If you or someone you know has been charged with attempted murder, it is crucial to understand what this means and the potential repercussions. An attempted murder charge can be filed when the prosecutor believes that there is evidence that the defendant intended to kill another person but, for some reason, was not successful.
Understanding the basics of this charge can help you make an informed decision about your case.
Possible penalties for attempted murder
Attempted murder is a serious charge under the law and can be defined as an act of one person that, with the intent to kill another person, falls short of actual murder. In other words, the charge refers to situations in which an individual performs some dangerous action and intends to kill someone but fails to do so due to circumstances outside their control.

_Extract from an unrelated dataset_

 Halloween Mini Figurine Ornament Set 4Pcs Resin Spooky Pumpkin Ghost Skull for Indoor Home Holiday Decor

Attempted murder in the 1st or 2nd degree is deemed a felony. A conviction of 2nd-degree attempted murder is punishable by up to 30 years in prison, while a 1st-degree conviction carries a life sentence. In many cases, attempted murder still carries a jail sentence nearly equivalent to successfully executed homicide since the intent behind such attempts is still considered quite grave.

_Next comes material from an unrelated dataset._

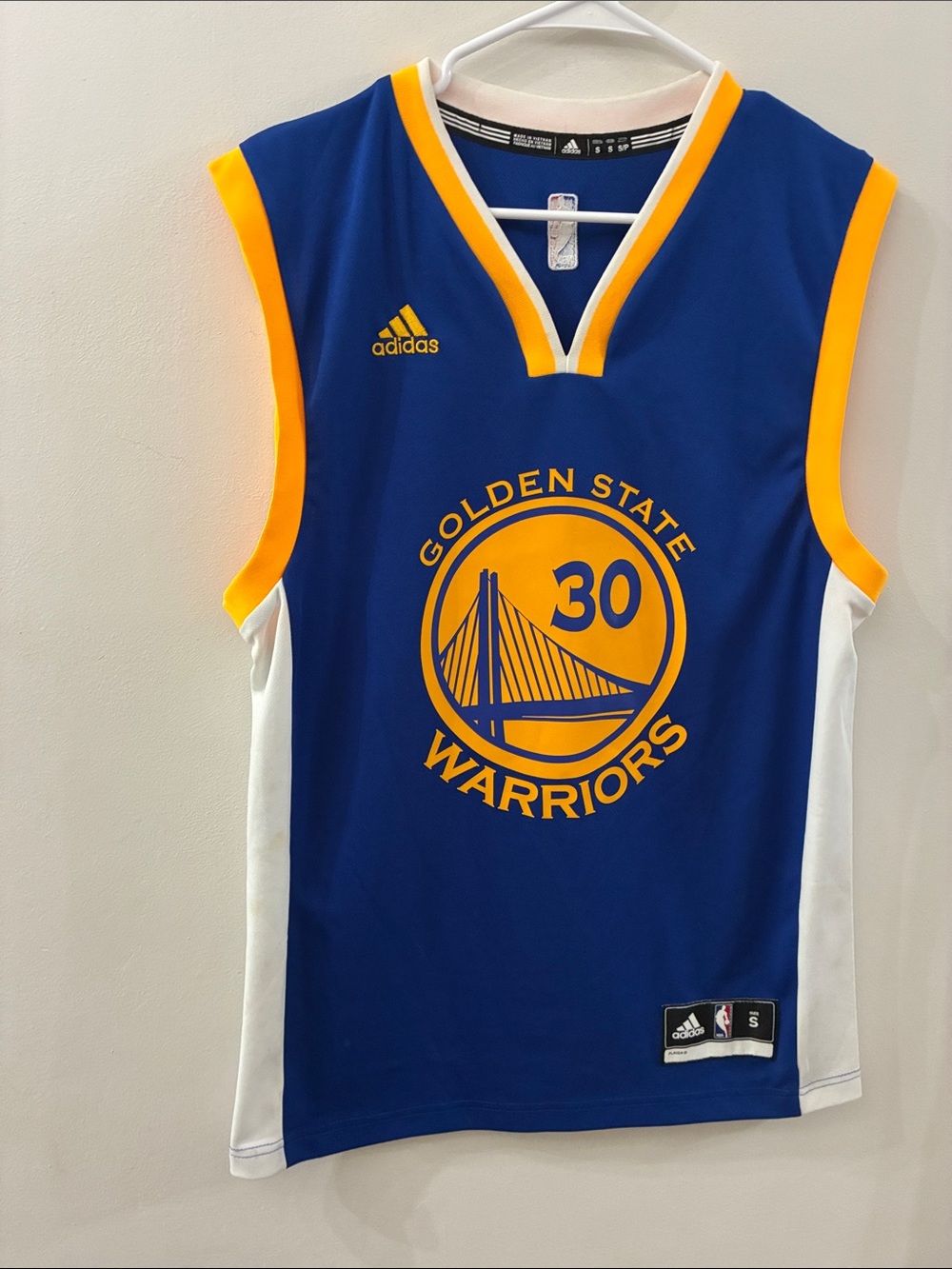 Adidas Golden State Warriors mens Blue & Yellow Basketball Jersey - small -curry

It may be challenging to show the difference between attempted murder and assault and battery, so prosecutors must offer convincing arguments that the crime was premeditated with the intention to kill. Conversely, for assault and battery, an intent to cause injury isn’t necessary, and only the resulting physical harm counts.
Being accused of attempted murder is a grave matter. You must take all the necessary steps to protect your rights and ensure a sound defense. Having someone on your side who can conduct a thorough investigation of the charges can make all the difference in building a solid case.